### Information provided

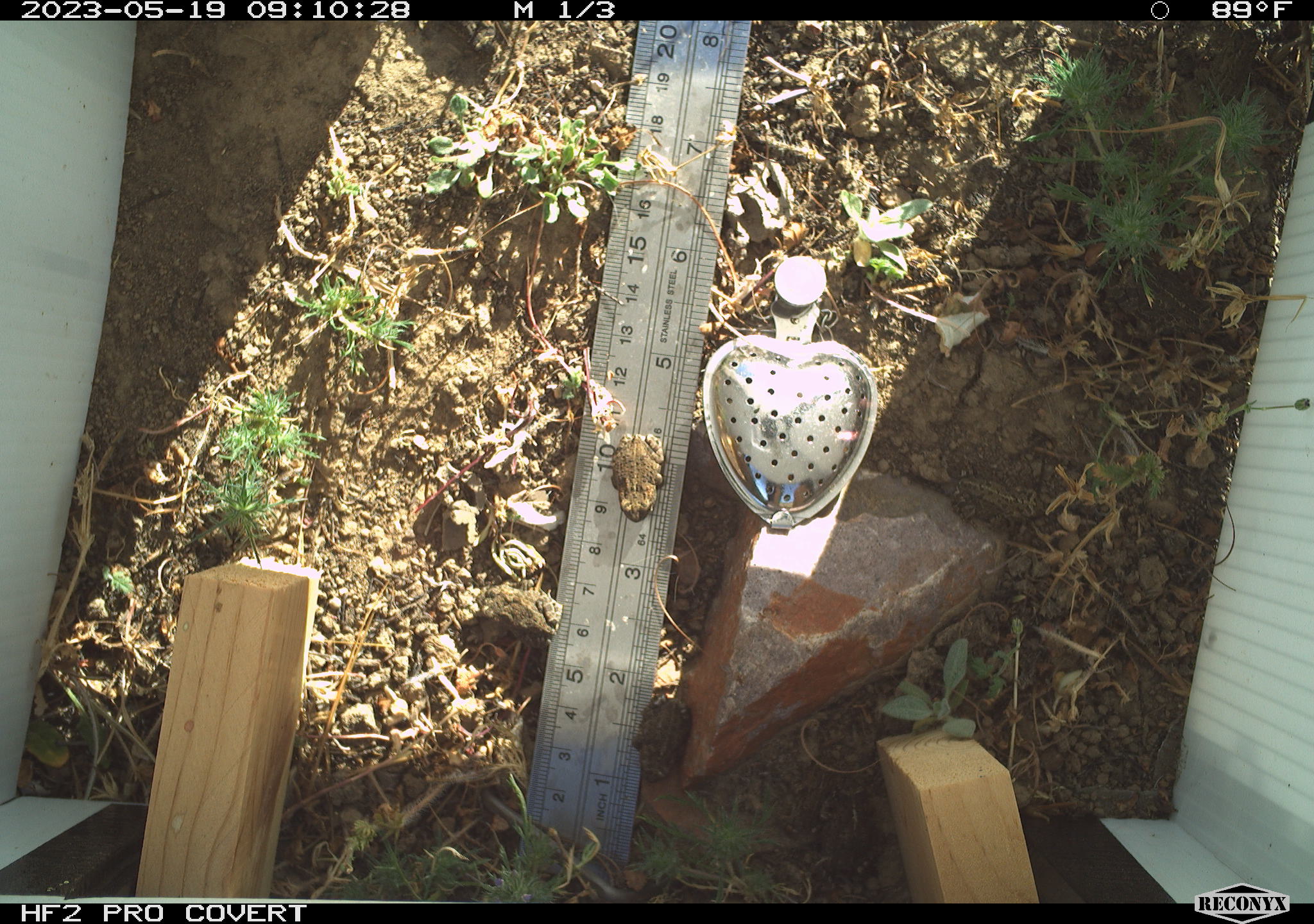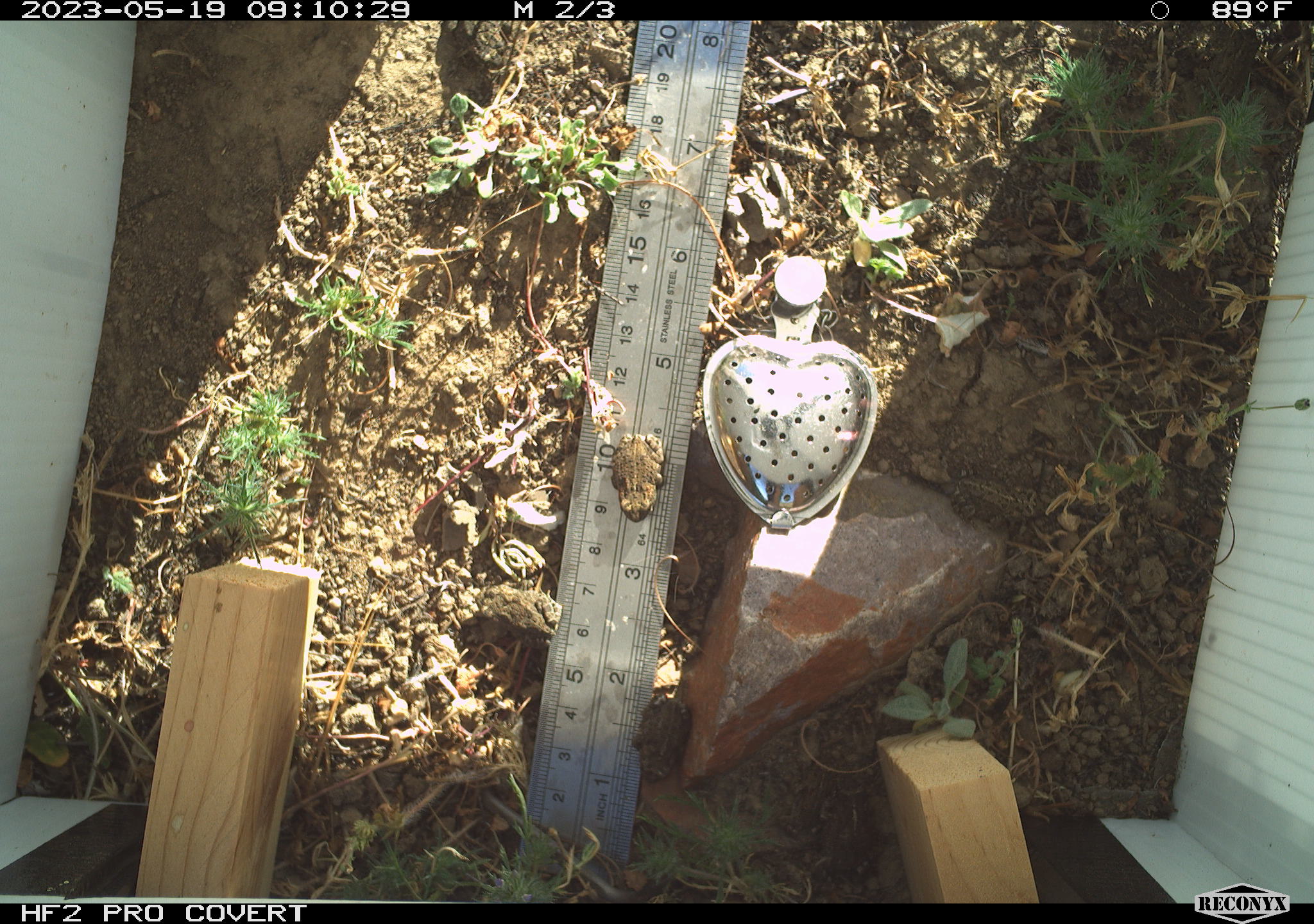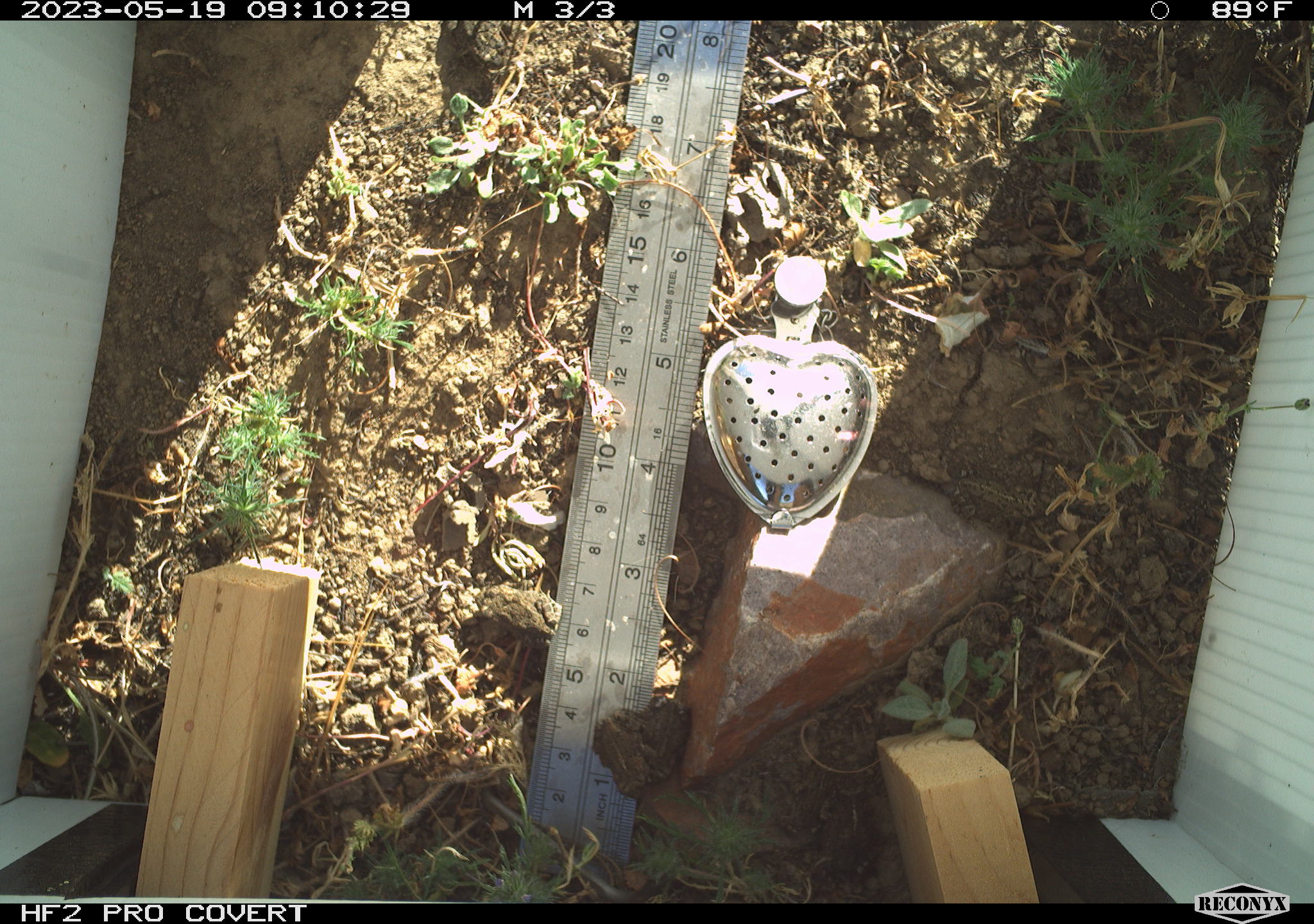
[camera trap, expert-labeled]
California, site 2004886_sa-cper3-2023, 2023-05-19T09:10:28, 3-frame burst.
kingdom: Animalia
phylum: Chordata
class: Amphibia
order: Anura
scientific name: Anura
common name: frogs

### Problem requirements
Every record is to be repeated exactly, and no picture is carried over.

### Solved exercise
[camera trap, expert-labeled]
California, site 2004886_sa-cper3-2023, 2023-05-19T09:10:28, 3-frame burst.
kingdom: Animalia
phylum: Chordata
class: Amphibia
order: Anura
scientific name: Anura
common name: frogs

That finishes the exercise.